Jam kerjanya sudah berakhir. Mulai besok ia tidak bekerja lagi di MA Grup, surat pemecatan sudah ada di dalam tasnya. Averyl mengedarkan pandangannya, meneliti setiap penjuru ruangan miliknya. Mungkin esok ia akan kembali, bukan untuk bekerja, tapi membereskan semua barang miliknya.
Helaan nafas keluar dari mulutnya. Harapan serta doa ia panjatkan. Ia sudah bosan mengumpat, hidupnya sudah terlalu buruk untuk ia perbaiki. Pandangannya tertuju pada perutnya yang masih rata, ia membelainya dengan perlahan.
“Aku harus mendapatkan perkerjaan lain untuk menggugurkan mu, kamu akan lebih bahagia jika tidak lahir ke dunia yang menyakitkan ini.” Sebuah senyum masam tercetak jelas di wajah Averyl.
Langkahnya terlihat berat meninggalkan ruang kerjanya. Ia hanya butuh pulang dan istirahat. Kejadian hari ini terlalu melelahkan.
...💕💕💕...
Averyl terbangun dini hari, ia meraih ponsel miliknya. Beberapa pesan dari Syila ia buka.
SYILA
[Vreyl, kamu beneran di pecat?]
[Gue ke apartemenmu ya? Boleh?]
[Jangan mabuk lagi 😭]
[Nanti aku bantu cariin kerjaan buat kamu yah, jadi gak perlu khawatir. Oke 😘]
Averyl menggelengkan kepalanya kala membaca pesan terakhir dari Syila dengan emoticon cium. Ia masih waras meskipun tidak pernah berkencan dengan pria, bukan berarti ia suka sesama.
Tanpa berniat membalas Averyl memilih menyimpan ponselnya. Ia berjalan menuju meja kerja yang ada di sudut kamarnya. Laptop yang semula mati kini menyala setelah Averyl menekan tombol power.
Averyl masuk ke situs lowongan kerja, ia mencoba melamar pekerjaan di beberapa perusahaan.

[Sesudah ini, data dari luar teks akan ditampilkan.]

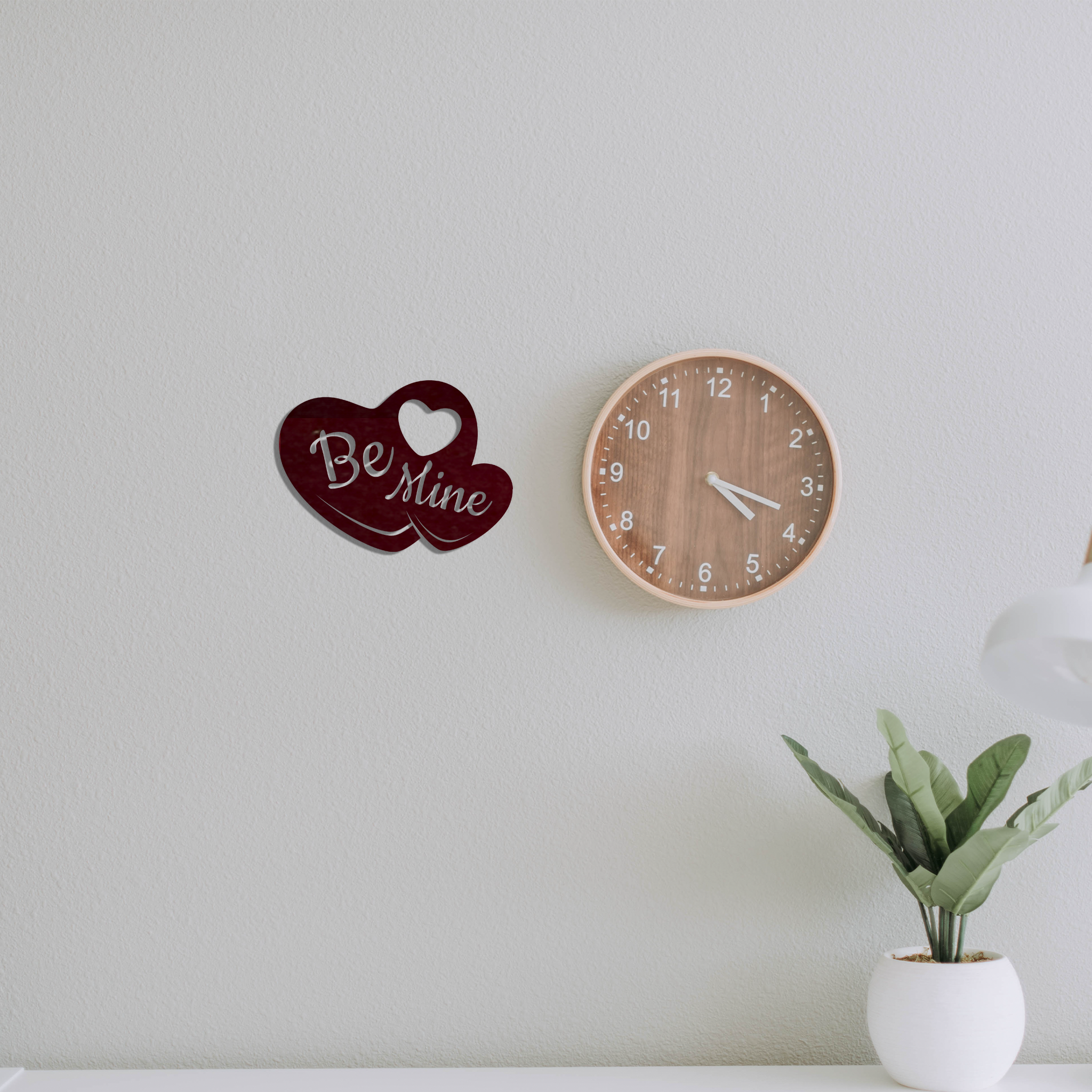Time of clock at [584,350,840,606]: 4:18
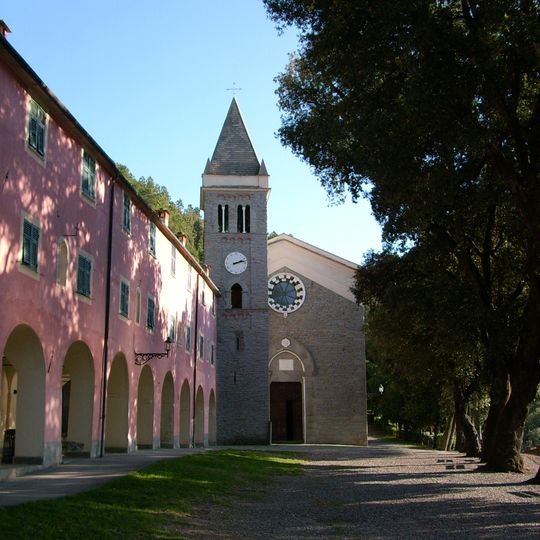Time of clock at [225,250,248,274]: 2:12
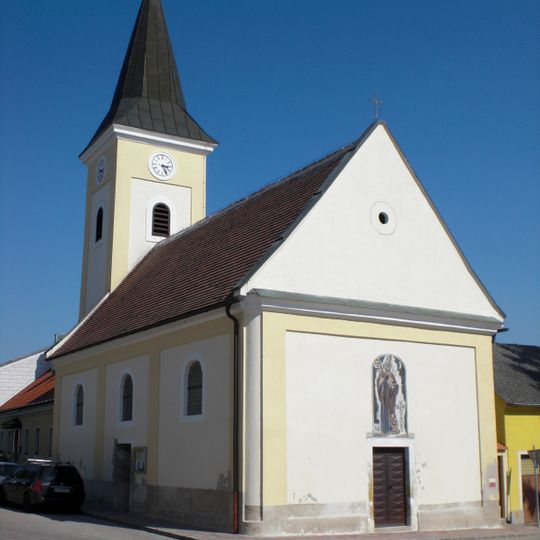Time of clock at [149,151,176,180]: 3:25
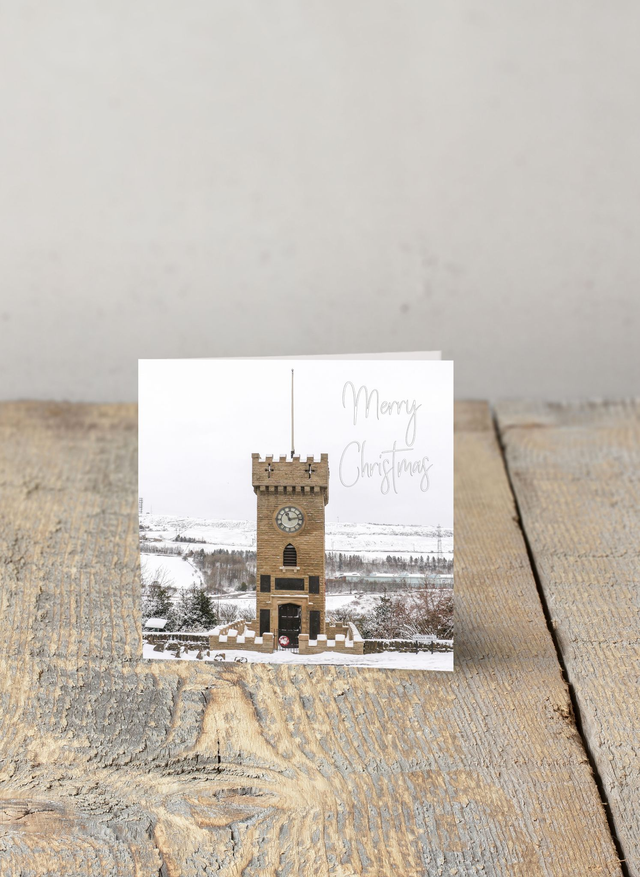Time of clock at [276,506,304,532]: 11:13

Waktu terus bergulir hingga Mentari mulai naik memberi kehangatan untuk penduduk bumi. Averyl memilih bersiap untuk pergi ke kantor mengambil barang-barang miliknya.
Averyl telah sampai ruangannya, ia mulai membereskan satu persatu barang milikinya. Dering ponselnya berbunyi. Averyl merogoh kemejanya.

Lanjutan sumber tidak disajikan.